▶ Exercise prompt
All the lines below need retyping exactly, apart from the images.

▶ Data shown

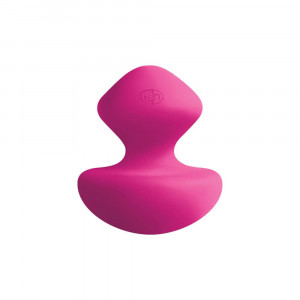 Luxe Syren Massager Pink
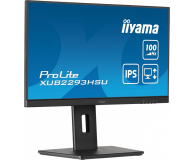 iiyama ProLite XUB2293HSU-B6 - 1217911 - zdjęcie 12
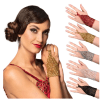 Glove Flapper 3 colours ass.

▶ Solution to the exercise
 Luxe Syren Massager Pink
 iiyama ProLite XUB2293HSU-B6 - 1217911 - zdjęcie 12
 Glove Flapper 3 colours ass.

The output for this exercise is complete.